= Soiled Dove Plea =

1899 speech by Temple Lea Houston
The Soiled Dove Plea was a speech delivered by the attorney Temple Lea Houston on behalf of a prostitute, Minnie Stacey, in 1899 in Woodward, Oklahoma. The accused prostitute was scheduled to be tried for prostitution one morning, and the judge discovered she had neither attorney nor money. Houston agreed to defend her and delivered extemporaneously the Soiled Dove speech also known as the Plea for a Fallen Woman (the term "soiled dove" is a 19th-century euphemism for a prostitute). It is considered by many trial attorneys to be the perfect closing argument. The all-male jury acquitted the accused by unanimous verdict as soon as they reached the jury room.

== Text ==
The speech:

"Gentlemen of the jury: You heard with what cold cruelty the prosecution referred to the sins of this woman, as if her condition were of her own preference. The evidence has painted you a picture of her life and surroundings. Do you think that they were embraced of her own choosing? Do you think that she willingly embraced a life so revolting and horrible? Ah, no! Gentlemen, one of our own sex was the author of her ruin, more to blame than she.

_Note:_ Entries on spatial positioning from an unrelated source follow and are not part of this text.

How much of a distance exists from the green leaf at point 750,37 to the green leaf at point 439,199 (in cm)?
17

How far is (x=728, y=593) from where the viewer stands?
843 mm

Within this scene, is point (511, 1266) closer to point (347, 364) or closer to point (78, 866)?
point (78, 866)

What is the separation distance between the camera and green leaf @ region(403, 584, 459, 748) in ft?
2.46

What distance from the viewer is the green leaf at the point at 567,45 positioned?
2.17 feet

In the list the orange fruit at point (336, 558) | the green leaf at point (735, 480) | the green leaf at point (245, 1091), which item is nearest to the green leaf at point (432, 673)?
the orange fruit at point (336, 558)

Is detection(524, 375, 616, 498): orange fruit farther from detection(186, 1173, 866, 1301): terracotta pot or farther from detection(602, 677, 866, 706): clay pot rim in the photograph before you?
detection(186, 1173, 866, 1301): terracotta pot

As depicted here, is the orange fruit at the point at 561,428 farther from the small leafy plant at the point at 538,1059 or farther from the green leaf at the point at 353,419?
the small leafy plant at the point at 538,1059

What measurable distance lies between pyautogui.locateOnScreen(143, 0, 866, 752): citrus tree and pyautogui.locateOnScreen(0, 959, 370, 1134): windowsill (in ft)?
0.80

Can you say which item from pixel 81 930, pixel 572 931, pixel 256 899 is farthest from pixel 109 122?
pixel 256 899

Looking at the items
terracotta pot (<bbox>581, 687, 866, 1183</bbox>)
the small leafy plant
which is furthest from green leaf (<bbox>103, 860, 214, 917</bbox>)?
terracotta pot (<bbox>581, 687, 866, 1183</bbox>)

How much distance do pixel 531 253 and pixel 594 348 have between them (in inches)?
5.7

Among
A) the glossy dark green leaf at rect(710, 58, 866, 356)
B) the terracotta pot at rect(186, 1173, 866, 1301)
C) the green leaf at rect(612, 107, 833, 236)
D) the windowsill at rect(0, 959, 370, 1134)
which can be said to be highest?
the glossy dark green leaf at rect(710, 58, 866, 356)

Then let us judge her gently. What could be more pathetic than the spectacle she presents? An immortal soul in ruin! Where the star of purity once glittered on her girlish brow, burning shame has set its seal and forever. And only a moment ago, they reproached her for the depths to which she had sunk, the company she kept, the life she led. Now, what else is left her? Where can she go and her sin not pursue her? Gentlemen, the very promises of God are denied her. He said: "Come unto me all ye that labor and are heavy laden and I will give you rest." She has indeed labored, and is heavily laden, but if, at this instant she were to kneel before us all and confess to her Redeemer and beseech His tender mercies, where is the church that would receive her? And even if they accepted her, when she passed the portals to worship and to claim her rest, scorn and mockery would greet her; those she met would gather around them their spirits the more closely to avoid the pollution of her touch. And would you tell me a single employment where she can realize "Give us our daily bread?"

Our sex wrecked her once pure life. Her own sex shrink from her as they would the pestilence. Society has reared its relentless walls against her, and only in the friendly shelter of the grave can her betrayed and broken heart ever find the Redeemer's promised rest.

They told you of her assumed names, as fleeting as the shadows on the walls, of her sins, her habits, but they never told you of her sorrows, and who shall tell what her heart, sinful though it may be, now feels? When the remembered voices of mother and sisters, whom she must see no more on this earth, fall again like music on her erring soul, and she prays God that she could only return, and must not—no—not in this life, for the seducer has destroyed the soul.

You know the story of the prodigal son, but he was a son. He was one of us, like her destroyers; but for the prodigal daughter there is no return. Were she with her wasted form and bleeding feet to drag herself back to home, she, the fallen and the lost, which would be her welcome? Oh, consider this when you come to decide her guilt, for she is before us and we must judge her. They (the prosecution) sneer and scoff at her. One should respect her grief, and I tell you that there reigns over her penitent and chastened spirit a desolation now that none, no, none but the Searcher of all hearts can ever know.

None of us are utterly evil, and I remember that when the Saffron Scourge swept over the city of Memphis in 1878, a courtesan there opened wide the doors of her gilded palace of sin to admit the sufferers, and when the scythe of the Reaper swung fast and pitiless, she was angelic in her ministering. Death called her in the midst of her mercies, and she went to join those she tried to save. She, like those the Lord forgave, was a sinner, and yet I believe that in the days of reckoning her judgment will be lighter than those who would prosecute and seek to drive off the earth such poor unfortunates as her whom you are to judge.

They wish to fine this woman and make her leave. They wish to wring from the wages of her shame the price of this meditated injustice; to take from her the little money she might have—and God knows, gentlemen, it came hard enough. The old Jewish law told you that the price of a dog, nor the hire of such as she, should come not within the house of the Lord, and I say unto you that our justice, fitly symbolized by this woman's form, does not ask that you add to the woes of this unhappy one, one only asks at your hands the pitiful privilege of being left alone.

The Master, while on Earth, while He spake in wrath and rebuke to the kings and rulers, never reproached one of these. One he forgave. Another he acquitted. You remember both—and now looking upon this friendless outcast, if any of you can say to her, 'I am holier than thou' in the respect which she is charged with sinning, who is he? The Jews who brought the woman before the Savior have been held up to execution for two thousand years. I always respected them. A man who will yield to the reproaches of his conscience as they did has the element of good in him, but the modern hypocrite has no such compunctions. If the prosecutors of the woman whom you are trying had brought her before the Savior, they would have accepted His challenge and each one gathered a rock and stoned her, in the twinkling of an eye. No, Gentlemen, do as your Master did twice under the same circumstances that surround you. Tell her to go in peace."